Giving Clarity to LINQ Queries by Extending Expressions

LINQ expressions can be made much easier to comprehend and modify by using extension methods to create pipes and filters. Ed takes a working LINQ expression and makes stepwise improvements to it to make it clearer.

Overview

LINQ and Entity Framework are both commonly used in the .Net ecosystem, but even well-written applications can have LINQ queries that are difficult to understand. Because LINQ is so flexible, it can be written in ways that fail to communicate the developer’s intent. Well-written LINQ should be so clear as to be self-documenting. To write clear LINQ, it helps to understand the details of a few LINQ components that improve LINQ’s readability.

We’ll be showing how to use a pipe, filter and rule pattern to make LINQ queries easier to comprehend. We’ll start by taking a look at how we can extend the Where method by creating custom filters that take advantage of IQueryable extension methods. Finally we will take a deep dive into expression trees to understand how they work, and how to manipulate them for maximum reusability.

Where the problem lies

The LINQ API allows several different styles of programming. The API allows us to chain together multiple methods, each of which can take elaborate lambda expressions, but by using this style, we can lose sight of the actual purpose of the code.

One of the most common uses for LINQ is to filter data using the Where method. The Where method takes a lambda expression which is capable of performing almost any number of filtering operations by using multiple logical operators [&& ||].

The following example shows a query requiring that five criteria are met to yield results. The query is more self-obfuscating than self-explanatory, especially without knowing any of the context that the original developer may have had when it was created. If we were asked to modify the query to meet a new business requirement, we could certainly figure out the details given enough time.

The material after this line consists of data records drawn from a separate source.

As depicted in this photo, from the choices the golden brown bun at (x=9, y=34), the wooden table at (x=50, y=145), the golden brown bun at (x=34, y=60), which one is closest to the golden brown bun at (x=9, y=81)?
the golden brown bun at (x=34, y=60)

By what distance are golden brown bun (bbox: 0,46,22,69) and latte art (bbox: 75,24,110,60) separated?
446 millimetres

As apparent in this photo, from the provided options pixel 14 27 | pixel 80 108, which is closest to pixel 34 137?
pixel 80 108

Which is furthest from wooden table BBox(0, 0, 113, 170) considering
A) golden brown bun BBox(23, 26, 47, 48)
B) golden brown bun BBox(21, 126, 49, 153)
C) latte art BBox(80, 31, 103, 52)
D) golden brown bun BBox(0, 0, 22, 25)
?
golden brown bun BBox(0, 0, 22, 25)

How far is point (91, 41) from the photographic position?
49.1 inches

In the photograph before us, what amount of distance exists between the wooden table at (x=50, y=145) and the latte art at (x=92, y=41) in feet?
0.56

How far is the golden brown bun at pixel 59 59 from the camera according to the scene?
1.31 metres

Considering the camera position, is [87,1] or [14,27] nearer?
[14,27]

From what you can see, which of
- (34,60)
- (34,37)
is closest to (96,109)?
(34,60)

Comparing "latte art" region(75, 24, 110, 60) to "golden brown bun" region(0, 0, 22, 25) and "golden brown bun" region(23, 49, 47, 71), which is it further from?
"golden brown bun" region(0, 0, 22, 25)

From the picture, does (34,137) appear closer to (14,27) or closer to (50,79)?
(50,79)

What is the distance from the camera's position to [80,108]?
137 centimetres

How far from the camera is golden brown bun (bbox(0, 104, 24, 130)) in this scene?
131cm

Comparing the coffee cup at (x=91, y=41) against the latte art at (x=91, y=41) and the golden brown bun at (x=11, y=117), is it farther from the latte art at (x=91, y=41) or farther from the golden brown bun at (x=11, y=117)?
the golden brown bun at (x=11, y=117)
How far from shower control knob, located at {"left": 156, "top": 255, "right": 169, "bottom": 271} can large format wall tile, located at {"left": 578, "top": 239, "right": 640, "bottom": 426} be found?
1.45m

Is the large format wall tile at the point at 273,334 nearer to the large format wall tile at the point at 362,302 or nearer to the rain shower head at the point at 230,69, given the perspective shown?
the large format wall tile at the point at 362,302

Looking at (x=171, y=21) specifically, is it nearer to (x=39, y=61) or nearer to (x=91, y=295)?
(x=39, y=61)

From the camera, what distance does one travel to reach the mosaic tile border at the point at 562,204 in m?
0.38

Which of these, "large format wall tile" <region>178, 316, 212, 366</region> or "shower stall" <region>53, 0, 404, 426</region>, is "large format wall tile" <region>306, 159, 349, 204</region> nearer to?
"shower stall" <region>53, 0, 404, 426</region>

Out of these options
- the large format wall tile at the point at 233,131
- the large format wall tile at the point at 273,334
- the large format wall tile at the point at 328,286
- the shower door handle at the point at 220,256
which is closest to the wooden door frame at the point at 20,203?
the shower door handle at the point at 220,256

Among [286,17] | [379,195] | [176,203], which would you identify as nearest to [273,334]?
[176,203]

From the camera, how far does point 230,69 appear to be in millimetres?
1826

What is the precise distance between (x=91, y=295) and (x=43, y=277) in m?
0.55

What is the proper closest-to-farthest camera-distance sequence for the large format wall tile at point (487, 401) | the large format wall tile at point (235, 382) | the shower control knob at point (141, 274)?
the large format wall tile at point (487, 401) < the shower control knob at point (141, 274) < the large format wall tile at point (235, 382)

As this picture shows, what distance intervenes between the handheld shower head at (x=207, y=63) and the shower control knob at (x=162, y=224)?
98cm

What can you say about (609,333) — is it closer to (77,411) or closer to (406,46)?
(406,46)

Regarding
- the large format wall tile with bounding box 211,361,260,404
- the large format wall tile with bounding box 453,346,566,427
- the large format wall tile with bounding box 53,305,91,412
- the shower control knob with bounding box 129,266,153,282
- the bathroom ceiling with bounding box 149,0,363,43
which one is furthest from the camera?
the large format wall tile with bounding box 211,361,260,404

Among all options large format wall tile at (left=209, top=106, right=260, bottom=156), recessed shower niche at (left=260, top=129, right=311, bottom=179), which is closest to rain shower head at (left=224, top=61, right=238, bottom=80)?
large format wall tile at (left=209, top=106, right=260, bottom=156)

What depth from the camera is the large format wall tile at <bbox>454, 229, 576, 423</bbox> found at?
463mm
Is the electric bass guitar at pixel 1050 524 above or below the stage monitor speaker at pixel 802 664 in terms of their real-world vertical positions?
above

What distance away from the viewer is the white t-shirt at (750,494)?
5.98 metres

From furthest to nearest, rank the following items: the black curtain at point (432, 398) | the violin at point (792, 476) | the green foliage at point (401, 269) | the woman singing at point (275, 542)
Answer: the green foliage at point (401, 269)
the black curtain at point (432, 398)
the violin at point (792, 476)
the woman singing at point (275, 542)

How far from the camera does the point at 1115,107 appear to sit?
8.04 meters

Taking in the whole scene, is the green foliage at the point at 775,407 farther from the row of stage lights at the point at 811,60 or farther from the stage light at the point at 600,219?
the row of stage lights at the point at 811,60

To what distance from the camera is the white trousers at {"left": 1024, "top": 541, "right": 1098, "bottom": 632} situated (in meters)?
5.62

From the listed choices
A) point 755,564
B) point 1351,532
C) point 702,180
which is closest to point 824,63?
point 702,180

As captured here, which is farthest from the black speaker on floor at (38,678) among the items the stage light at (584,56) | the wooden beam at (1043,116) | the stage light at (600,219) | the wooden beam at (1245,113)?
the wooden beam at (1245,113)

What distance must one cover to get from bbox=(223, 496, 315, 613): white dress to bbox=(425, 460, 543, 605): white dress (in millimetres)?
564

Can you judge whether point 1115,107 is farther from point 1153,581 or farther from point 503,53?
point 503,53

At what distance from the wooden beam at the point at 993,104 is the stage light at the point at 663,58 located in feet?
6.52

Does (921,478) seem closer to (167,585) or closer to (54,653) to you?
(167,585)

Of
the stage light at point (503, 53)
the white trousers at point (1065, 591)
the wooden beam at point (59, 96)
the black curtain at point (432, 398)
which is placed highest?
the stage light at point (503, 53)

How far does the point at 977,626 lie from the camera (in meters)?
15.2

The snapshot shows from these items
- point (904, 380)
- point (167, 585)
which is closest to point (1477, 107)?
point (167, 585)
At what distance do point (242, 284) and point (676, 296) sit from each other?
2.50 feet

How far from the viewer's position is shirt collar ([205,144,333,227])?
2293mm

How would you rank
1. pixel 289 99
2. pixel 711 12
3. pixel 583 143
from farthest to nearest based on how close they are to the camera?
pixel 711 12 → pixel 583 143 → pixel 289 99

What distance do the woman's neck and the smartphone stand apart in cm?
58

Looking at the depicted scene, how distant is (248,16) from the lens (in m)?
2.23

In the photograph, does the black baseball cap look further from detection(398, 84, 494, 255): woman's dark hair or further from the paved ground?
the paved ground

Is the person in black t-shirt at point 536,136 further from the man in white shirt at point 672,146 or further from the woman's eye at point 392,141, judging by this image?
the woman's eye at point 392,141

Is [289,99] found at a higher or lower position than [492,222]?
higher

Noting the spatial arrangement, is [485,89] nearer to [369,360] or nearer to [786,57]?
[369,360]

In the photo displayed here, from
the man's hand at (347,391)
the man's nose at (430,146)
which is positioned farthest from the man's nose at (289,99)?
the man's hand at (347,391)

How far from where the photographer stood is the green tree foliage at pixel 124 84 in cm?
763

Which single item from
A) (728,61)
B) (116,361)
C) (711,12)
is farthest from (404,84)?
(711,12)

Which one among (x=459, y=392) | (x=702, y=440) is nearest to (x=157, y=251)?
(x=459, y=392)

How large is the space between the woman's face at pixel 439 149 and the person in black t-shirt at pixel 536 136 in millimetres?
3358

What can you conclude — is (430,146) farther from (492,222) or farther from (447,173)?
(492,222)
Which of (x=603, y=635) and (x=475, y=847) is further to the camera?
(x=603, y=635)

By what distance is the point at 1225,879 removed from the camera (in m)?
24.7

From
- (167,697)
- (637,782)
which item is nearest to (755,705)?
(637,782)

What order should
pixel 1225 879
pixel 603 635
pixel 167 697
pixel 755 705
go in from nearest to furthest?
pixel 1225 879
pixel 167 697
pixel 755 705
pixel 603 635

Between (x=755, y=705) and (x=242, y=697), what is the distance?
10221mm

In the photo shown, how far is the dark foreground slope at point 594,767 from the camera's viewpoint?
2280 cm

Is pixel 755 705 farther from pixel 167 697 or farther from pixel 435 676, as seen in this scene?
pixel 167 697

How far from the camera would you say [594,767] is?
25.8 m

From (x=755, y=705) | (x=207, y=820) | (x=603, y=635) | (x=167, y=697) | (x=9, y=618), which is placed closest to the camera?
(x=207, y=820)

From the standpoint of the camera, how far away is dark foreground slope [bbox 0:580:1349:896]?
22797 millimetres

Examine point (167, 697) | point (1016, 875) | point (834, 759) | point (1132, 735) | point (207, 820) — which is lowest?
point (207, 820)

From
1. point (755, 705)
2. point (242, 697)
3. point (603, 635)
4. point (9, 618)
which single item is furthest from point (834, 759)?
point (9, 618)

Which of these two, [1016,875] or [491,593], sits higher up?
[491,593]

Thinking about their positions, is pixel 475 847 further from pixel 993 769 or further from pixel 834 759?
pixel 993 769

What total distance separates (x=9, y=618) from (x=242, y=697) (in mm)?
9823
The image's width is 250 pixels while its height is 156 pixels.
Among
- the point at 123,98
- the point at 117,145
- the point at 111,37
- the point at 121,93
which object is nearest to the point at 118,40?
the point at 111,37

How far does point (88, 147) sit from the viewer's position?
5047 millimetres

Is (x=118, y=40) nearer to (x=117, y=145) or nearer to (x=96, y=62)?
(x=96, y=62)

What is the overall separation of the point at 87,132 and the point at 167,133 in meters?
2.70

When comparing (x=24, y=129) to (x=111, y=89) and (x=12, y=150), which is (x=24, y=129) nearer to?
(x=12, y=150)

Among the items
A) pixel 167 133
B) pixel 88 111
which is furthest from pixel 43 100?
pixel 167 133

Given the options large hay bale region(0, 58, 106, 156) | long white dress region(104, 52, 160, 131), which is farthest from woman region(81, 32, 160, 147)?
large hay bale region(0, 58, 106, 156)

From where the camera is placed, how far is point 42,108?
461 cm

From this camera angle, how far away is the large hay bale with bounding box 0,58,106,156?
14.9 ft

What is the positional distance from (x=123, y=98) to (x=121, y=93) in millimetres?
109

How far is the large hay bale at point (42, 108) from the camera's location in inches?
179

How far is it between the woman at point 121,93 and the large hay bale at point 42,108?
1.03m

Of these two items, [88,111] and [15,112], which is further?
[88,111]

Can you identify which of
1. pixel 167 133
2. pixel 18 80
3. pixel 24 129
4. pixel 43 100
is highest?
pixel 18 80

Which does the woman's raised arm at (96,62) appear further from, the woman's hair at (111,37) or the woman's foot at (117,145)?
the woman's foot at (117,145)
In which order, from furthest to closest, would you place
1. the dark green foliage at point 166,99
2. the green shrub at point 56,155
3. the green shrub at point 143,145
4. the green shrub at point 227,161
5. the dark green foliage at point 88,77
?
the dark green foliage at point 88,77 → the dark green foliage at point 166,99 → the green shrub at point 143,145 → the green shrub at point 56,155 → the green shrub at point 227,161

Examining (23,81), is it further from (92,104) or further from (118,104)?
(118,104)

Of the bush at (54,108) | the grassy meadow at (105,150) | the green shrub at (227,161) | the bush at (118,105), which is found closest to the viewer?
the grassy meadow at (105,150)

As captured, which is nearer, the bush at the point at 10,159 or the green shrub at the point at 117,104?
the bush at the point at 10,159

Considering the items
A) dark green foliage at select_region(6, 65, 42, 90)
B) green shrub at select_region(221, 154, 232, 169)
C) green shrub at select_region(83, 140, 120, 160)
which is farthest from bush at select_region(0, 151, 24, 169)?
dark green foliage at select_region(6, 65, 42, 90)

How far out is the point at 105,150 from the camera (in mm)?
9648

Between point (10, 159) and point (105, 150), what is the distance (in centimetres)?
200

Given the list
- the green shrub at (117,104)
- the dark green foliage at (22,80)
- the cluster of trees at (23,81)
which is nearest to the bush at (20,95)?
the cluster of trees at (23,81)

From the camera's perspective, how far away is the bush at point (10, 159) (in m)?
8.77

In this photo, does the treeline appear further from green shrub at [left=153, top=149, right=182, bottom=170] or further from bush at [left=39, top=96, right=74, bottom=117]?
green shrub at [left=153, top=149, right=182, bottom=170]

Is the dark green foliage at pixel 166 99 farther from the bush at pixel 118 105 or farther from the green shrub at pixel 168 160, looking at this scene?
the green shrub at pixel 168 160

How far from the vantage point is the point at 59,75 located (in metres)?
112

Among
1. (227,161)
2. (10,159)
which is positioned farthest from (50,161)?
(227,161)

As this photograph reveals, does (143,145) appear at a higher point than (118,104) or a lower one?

If the original developer had used a better approach from the beginning, we’d now have an easier task.

Using multiple operators can create complex queries.

Now that we have seen where we can improve, we’ll discuss the Pipe and Filter pattern and how we can apply it using LINQ.

Pipe and Filter pattern

The pipe and filter pattern in its simplest form can be defined as “A chain of multiple operations used to get specific results.” The pipes and filters pattern is a common programming design pattern with many uses. http://en.wikipedia.org/wiki/Pipeline_(software)

The pattern name comes from the idea of filtering water from a source as its being piped to a faucet. In the context of this article we will be taking data from a source [database] and chaining together multiple operations to get a usable subset of the data for another layer in our application.

To construct our filters we will be using IQueryable and the LINQ Where method, as we learn more about the API we’ll build smaller filter components or “rules” which will allow for greater readability, reusability, and flexibility.

1899-Pipes-and-filters-630x235.jpg

Understanding IQueryable and Where

Before we begin writing filters let’s see how the LINQ API handles method chaining and how it acts when multiple Where methods are called.

The Where method extends IQueryable<T> in just the same way as most LINQ methods. This allows us to call Where from other LINQ methods and collections that implement the IQueryable<T> interface. Where also returns IQueryable<T>, thereby allowing additional methods to be called on the results. The Where method also takes a parameter named, predicate.

1899-IQueryable-Extensions-630x307.jpg

IQueryable does not store the results of a query but instead stores the commands required to build a query. These commands will result in an expression tree. We will look deeper into expression trees later when we take an in depth look at the predicate parameter of the Where method, but for now we’ll focus on extending IQueryable since this is a relatively simple task.

When multiple Where methods are chained together, the result is the equivalent of using the AndAlso [&&] operator. This means we can use the following code interchangeably.

The first statement is more concise, yet the second offers more flexibility. Both will result in the same query.

Writing a custom filter

We can now begin writing custom filters, using what we learned about IQueryable and the Where method. By creating an extension method that both extends and returns IQueryable<T> we can create our own chainable filter method.

An example filter extension method

Let’s look at an expanded version of our example of rather unintelligible LINQ code. We’ll now refactor two methods that return a set of blog posts from a repository.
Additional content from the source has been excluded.